Il motivo per il quale il test sierologico non serve per decidere se sottoporsi alla terza dose di vaccino anti Covid è, dunque, legato al fatto che non è ancora stato chiarito dalla comunità scientifica a quale linea di immunità sia associata la protezione immunitaria per il Covid – se anticorpale o cellulare – e di conseguenza quale sia l’effettiva durata della stessa. Quel che sappiamo è che ci sono anticorpi neutralizzanti che impediscono l’entrata del coronavirus nella cellulare fino a 6 mesi, in alcuni individui anche fino a 8 mesi. Invece i linfociti B e T specifici possono essere rinvenuti anche dopo 8 mesi. Inoltre, bisogna tener conto del fatto che le persone non hanno la stessa risposta immunitaria alla vaccinazione, così come all’infezione. La chiave è nel cosiddetto “correlato di protezione”, il rapporto cioè tra il numero di anticorpi e l’immunità dal coronavirus. «Arriveremo ad avere correlati di protezione ma in questo momento non li abbiamo. Chi dice che dobbiamo essere guidati dai livelli di anticorpi non riflette lo stato delle conoscenze, lo stato dei dati. Questa è la presa di posizione della Fda qualche mese fa. I test con anticorpi non dovrebbero essere utilizzati per valutare i livelli di immunità», ha dichiarato Alberto Mantovani, presidente di Fondazione Humanitas, come riportato da Il Giornale.
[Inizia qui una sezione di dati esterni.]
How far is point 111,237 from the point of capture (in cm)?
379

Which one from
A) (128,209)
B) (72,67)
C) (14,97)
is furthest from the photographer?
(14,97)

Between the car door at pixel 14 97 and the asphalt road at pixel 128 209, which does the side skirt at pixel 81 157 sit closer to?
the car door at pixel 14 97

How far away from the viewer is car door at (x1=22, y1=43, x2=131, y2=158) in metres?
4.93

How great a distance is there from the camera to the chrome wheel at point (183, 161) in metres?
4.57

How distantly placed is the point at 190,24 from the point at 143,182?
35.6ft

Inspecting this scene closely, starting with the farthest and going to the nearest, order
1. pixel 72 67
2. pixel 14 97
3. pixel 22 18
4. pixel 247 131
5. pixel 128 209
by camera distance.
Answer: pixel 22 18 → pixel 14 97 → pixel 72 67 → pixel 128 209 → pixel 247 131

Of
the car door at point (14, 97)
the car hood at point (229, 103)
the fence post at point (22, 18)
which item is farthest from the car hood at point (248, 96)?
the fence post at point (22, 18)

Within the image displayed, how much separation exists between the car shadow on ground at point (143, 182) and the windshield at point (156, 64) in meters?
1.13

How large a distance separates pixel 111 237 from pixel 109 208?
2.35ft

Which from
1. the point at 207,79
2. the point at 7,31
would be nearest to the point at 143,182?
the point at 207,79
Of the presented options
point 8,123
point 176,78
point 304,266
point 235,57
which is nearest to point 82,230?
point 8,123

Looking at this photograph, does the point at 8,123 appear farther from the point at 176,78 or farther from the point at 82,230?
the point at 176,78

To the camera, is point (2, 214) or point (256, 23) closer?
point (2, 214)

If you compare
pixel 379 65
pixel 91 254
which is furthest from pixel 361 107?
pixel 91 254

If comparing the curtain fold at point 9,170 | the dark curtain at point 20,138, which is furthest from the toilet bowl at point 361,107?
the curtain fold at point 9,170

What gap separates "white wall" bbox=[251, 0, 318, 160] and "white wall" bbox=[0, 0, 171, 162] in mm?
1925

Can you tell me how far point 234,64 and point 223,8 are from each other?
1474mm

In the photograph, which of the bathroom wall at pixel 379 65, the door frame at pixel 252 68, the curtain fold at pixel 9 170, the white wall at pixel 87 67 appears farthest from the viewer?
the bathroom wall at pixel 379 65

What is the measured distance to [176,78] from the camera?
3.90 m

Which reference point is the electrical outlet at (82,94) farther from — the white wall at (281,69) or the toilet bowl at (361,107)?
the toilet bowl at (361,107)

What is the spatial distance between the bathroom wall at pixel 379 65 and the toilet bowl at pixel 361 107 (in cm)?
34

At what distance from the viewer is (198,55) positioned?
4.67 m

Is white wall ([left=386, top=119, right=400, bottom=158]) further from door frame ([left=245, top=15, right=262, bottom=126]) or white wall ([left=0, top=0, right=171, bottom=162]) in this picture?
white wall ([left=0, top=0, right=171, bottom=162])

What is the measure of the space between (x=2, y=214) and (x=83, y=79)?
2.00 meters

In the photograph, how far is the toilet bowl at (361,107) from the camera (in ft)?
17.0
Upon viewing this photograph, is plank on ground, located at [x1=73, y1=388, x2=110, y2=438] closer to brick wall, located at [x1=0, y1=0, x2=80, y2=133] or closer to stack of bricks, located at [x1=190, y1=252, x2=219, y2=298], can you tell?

TEST SIEROLOGICO E TERZA DOSE: LE ECCEZIONI

Tutto ciò non vuol dire che non ci siano delle eccezioni. Per Matteo Bassetti, primario di Malattie infettive all’ospedale San Martino di Genova, uno dei pochi casi in cui ha senso fare il test sierologico è per chi ha ricevuto la doppia dose di vaccino e poi si è contagiato. Si ha, infatti, un surplus di anticorpi che potrebbe consentire di evitare la terza dose, ma sul tema le istituzioni sanitarie italiane non si sono ancora espresse in virtù proprio di quanto indicato sopra, cioè che un alto numero di anticorpi non è indice di durata della protezione. Invece sembrano convergere sui cosiddetti “no responder”. Ci sono persone che non sviluppano proprio anticorpi, motivo per il quale la terza dose è importante per provare ad avere una protezione anche minima, soprattutto se si è fragili o immunodepressi. C’è poi il caso Svizzera, l’unico Paese in Europa dove un test sierologico che dimostra la presenza di anticorpi anti Covid nell’organismo dà il diritto al rilascio di un certificato come il green pass. Questo meccanismo non è riconosciuto dall’Ue, ma per gli elvetici così si ha il diritto di partecipare a qualsiasi manifestazione e a spostarsi ovunque all’interno del loro territorio per 90 giorni con possibilità di rinnovo.